Hadirnya teknologi komunikasi dan informasi yang semakin maju, membuat media sosial saat ini menjadi sangat digandrungi oleh banyak orang dari berbagai kalangan. Informasi menyebar dengan sangat mudah disertai munculnya wajah baru yang berperan sebagai konten kreator. Hal itulah yang menyebabkan terjadinya trending topik suatu fenomena yang belakangan ini terjadi. Viralnya fenomena SCBD atau yang sering disebut dengan istilah “Citayam Fashion Week”. Berawal dari aksi remaja yang berkumpul hanya untuk sekedar nongkrong dan mencari hiburan di sekitar Sudirman, Jakarta Pusat.
Menyinggung terkait SCBD, sebenarnya merupakan kepanjangan dari Sudirman Central Business District. Kawasan tersebut tergolong sebagai kawasan bisnis elit yang dicirikan dengan banyaknya gedung pencakar langit. Biasanya kawasan ini didominasi oleh para pekerja kantoran dengan tampilan yang modis. Tetapi, akhir-akhir ini kawasan tersebut dipenuhi oleh para remaja yang berasal dari pinggiran Kota Jakarta, seperti Citayam, Bojong Gede, dan Depok. Alhasil dengan keadaan tersebut menciptakan kepanjangan baru dari SCBD, yaitu Sudirman, Citayam, Bojong Gede, dan Depok.
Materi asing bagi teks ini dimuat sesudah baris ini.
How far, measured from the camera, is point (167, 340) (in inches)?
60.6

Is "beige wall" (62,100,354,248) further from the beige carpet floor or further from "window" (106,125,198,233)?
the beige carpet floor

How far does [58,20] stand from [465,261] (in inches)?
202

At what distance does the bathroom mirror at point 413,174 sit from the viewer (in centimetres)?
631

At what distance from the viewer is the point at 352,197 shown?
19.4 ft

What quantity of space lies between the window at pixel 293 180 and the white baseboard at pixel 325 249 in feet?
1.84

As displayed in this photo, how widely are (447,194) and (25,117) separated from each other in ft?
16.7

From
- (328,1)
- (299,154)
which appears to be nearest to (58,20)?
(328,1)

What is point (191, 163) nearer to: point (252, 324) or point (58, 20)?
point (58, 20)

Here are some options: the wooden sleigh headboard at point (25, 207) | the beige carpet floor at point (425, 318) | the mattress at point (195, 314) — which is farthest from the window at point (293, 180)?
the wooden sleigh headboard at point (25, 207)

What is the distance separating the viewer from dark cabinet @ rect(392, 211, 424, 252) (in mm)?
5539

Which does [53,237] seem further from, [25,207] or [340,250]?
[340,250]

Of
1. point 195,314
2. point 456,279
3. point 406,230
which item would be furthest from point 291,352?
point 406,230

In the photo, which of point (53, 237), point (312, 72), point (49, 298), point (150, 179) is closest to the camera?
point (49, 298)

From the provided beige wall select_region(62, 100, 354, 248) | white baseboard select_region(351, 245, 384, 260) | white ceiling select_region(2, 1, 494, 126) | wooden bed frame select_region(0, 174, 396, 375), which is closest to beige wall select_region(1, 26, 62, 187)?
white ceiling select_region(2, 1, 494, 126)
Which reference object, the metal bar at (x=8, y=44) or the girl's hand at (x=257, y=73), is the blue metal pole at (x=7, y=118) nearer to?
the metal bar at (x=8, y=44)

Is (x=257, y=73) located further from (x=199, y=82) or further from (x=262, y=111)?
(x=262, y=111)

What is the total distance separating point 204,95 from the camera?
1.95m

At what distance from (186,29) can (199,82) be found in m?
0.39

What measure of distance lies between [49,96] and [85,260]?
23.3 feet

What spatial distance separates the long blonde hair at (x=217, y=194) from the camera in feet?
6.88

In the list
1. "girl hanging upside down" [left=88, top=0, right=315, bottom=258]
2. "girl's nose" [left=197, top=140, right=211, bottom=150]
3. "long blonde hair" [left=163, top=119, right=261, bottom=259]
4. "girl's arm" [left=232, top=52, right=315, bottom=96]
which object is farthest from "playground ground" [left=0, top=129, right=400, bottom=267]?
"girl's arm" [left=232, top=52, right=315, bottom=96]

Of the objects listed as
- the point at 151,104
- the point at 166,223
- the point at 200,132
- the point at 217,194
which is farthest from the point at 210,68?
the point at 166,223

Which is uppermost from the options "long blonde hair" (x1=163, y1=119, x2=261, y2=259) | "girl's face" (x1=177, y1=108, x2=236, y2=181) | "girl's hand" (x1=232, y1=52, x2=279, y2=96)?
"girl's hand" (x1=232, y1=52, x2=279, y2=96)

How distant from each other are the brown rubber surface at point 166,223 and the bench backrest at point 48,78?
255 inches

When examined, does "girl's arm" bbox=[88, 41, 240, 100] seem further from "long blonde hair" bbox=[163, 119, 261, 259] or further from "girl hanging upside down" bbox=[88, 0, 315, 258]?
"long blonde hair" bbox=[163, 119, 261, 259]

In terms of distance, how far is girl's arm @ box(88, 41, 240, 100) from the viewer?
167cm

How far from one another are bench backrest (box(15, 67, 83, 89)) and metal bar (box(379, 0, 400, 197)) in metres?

Bukan hanya sekedar nongkrong dan mencari hiburan, kumpulan remaja tersebut diketahui menggunakan gaya fashion yang nyentrik dan kekinian yang berhasil mencuri perhatian masyarakat. Tak jarang dari mereka berlomba-lomba untuk memberikan gaya fashion paling keren dari yang lainnya. Mereka juga berlakon layaknya model catwalk yang dilakukan diatas zebra cross. Hal itulah yang memunculkan adanya fenomena Citayam Fashion Week.
Terkait fenomena ini, pakar sosiolog dari Universitas Sebelas Maret memberikan pendapatnya bahwa fenomena tersebut terjadi berdasarkan keinginan dari diri mereka untuk menunjukkan ekspresi dan eksistensinya melalui trend fashion, juga sebagai generasi muda yang up to date dan mengikuti perkembangan zaman bukan generasi yang marginal dan tertinggal. Selain mengikuti trend fashion yang kekinian, mereka juga eksis di media sosial. Hal ini menunjukkan adanya selebriti dadakan di kalangan remaja, seperti Jeje, Bonge, Kurma, dan Roy.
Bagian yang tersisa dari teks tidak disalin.